▶ [Required action] Please, without any pictures, set down exactly the part of the listing below that opens with the line containing "Smiling women holding" and closes with the line containing "Little girl at".

▶ [Information]

[Start of section]

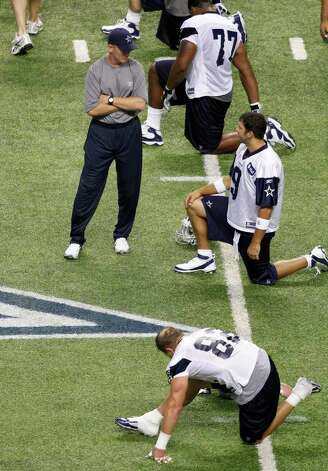 Dallas Cowboys coach Jason Garrett, left, talks with Tony Romo (9) during a practice, Thursday, July 28, 2011, in San Antonio. Photo: AP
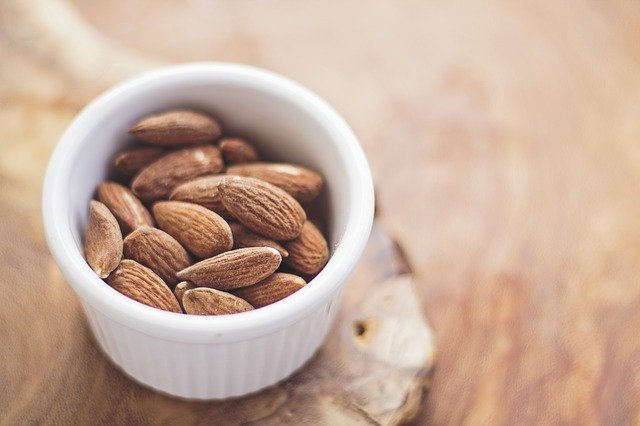 a cup full of raw almonds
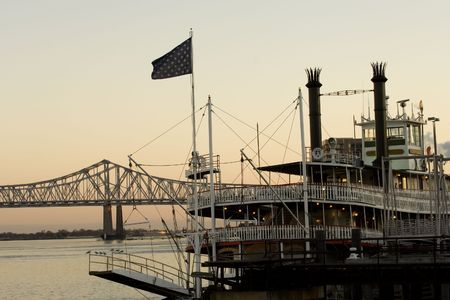 Steamboat on Mississippi river in New Orleans at sunset time photo
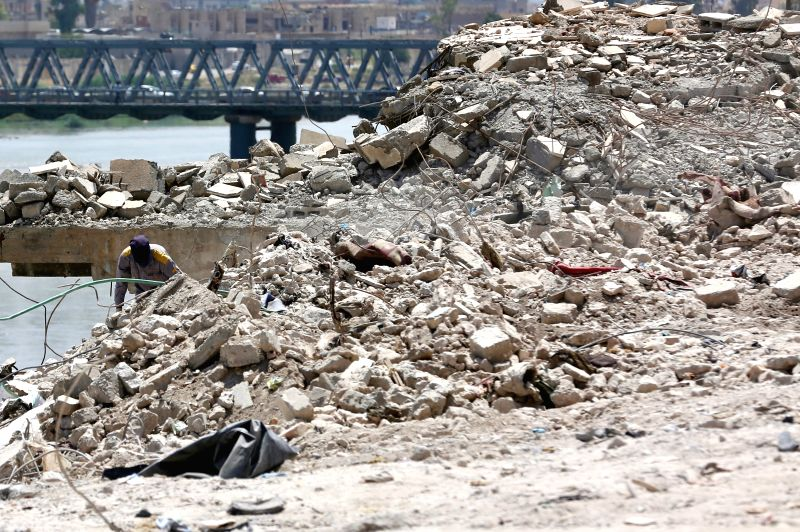 MOSUL, July 6, 2018 - A worker searches for bodies buried under debris at a spot in the old city of Mosul, northern Iraq, on July 5, 2018. More than 5,200 bodies have been retrieved during the past ...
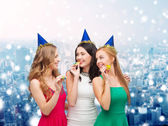 Smiling women holding glasses of sparkling wine — Stock Photo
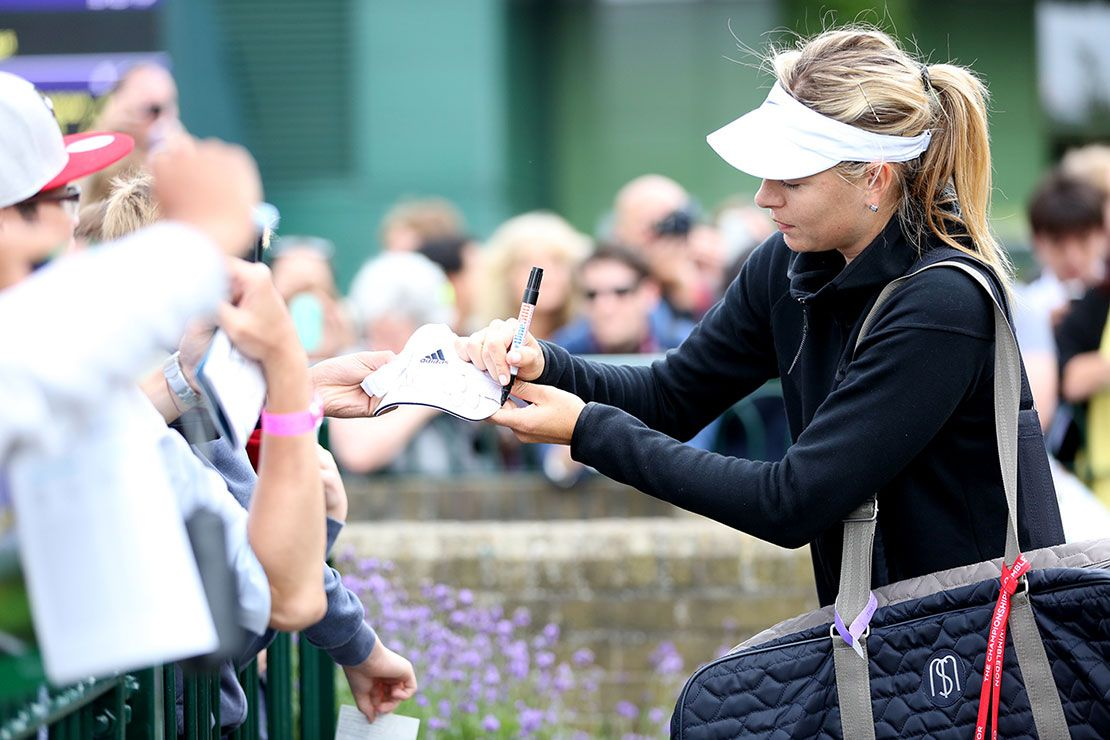 Players signing autographs for the fans at Wimbledon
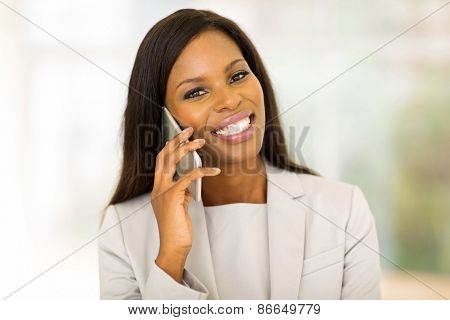 cheerful young afro american woman talking on cell phone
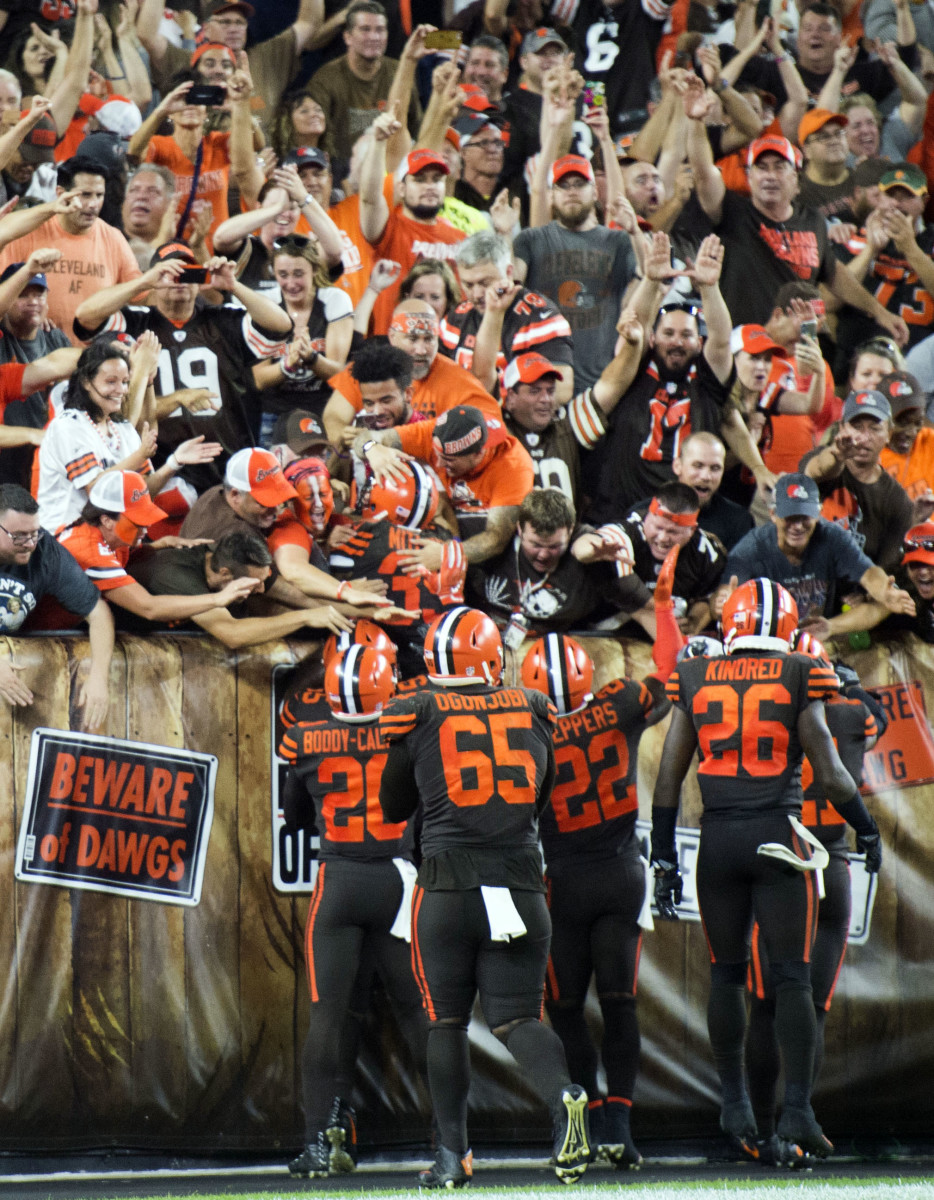 Members of the Cleveland Browns celebrate with fans after they beat the New York Jets at FirstEnergy Stadium to snap a 19-game winless streak.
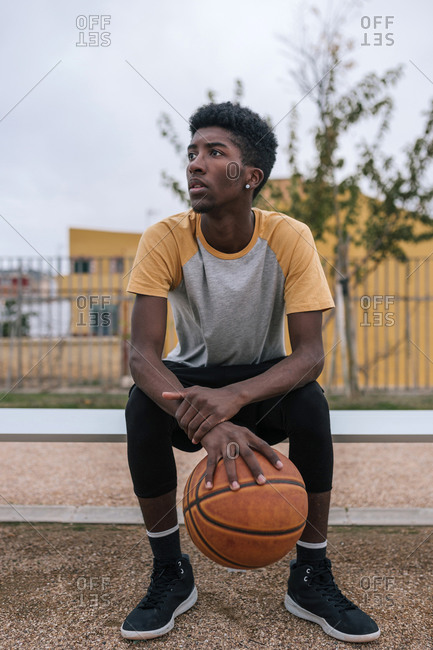 Teenager holding basketball and looking sideways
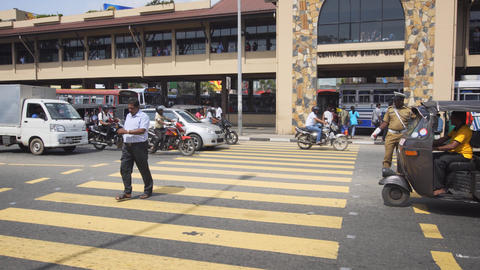 Police officer directs traffic in front of the Central Bus Stand in Galle Footage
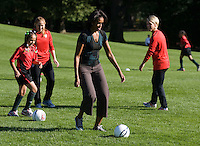 Michelle Obama, Rachel Buehler, Lori Lindsey. Michelle Obama hosted a Lets Move! soccer clinic held on the South Lawn of the White House assisted by members of the USWNT.  Let's Move! was started by Mrs. Obama as a way to promote a healthier lifestyle in children across the country.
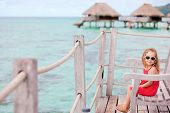 Little girl at terrace of over water bungalow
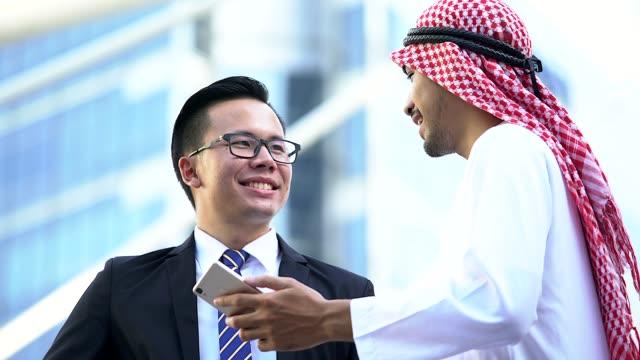vídeos de stock, filmes e b-roll de discussão de empresários árabe e chinês em uma reunião de negócios. fundo de cidade moderna. cooperação no exterior e negócios internacionais. - países do golfo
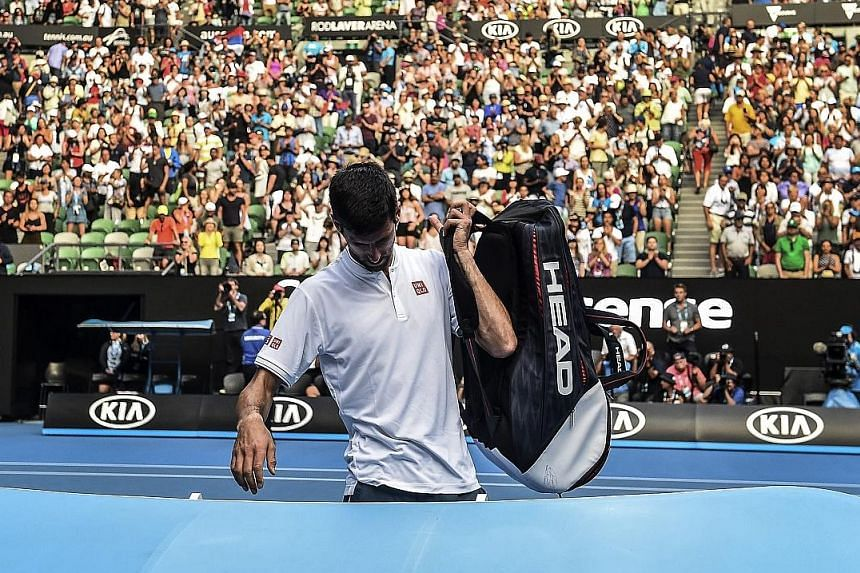 Defending champion Novak Djokovic leaving the court after his 7-6 (10-8), 5-7, 2-6, 7-6 (7-5), 6-4 loss to Denis Istomin of Uzbekistan in the second round of the Australian Open yesterday.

[End of section]

▶ [Response]
 Smiling women holding glasses of sparkling wine — Stock Photo
 Players signing autographs for the fans at Wimbledon
 cheerful young afro american woman talking on cell phone
 Members of the Cleveland Browns celebrate with fans after they beat the New York Jets at FirstEnergy Stadium to snap a 19-game winless streak.
 Teenager holding basketball and looking sideways
 Police officer directs traffic in front of the Central Bus Stand in Galle Footage
 Michelle Obama, Rachel Buehler, Lori Lindsey. Michelle Obama hosted a Lets Move! soccer clinic held on the South Lawn of the White House assisted by members of the USWNT.  Let's Move! was started by Mrs. Obama as a way to promote a healthier lifestyle in children across the country.
 Little girl at terrace of over water bungalow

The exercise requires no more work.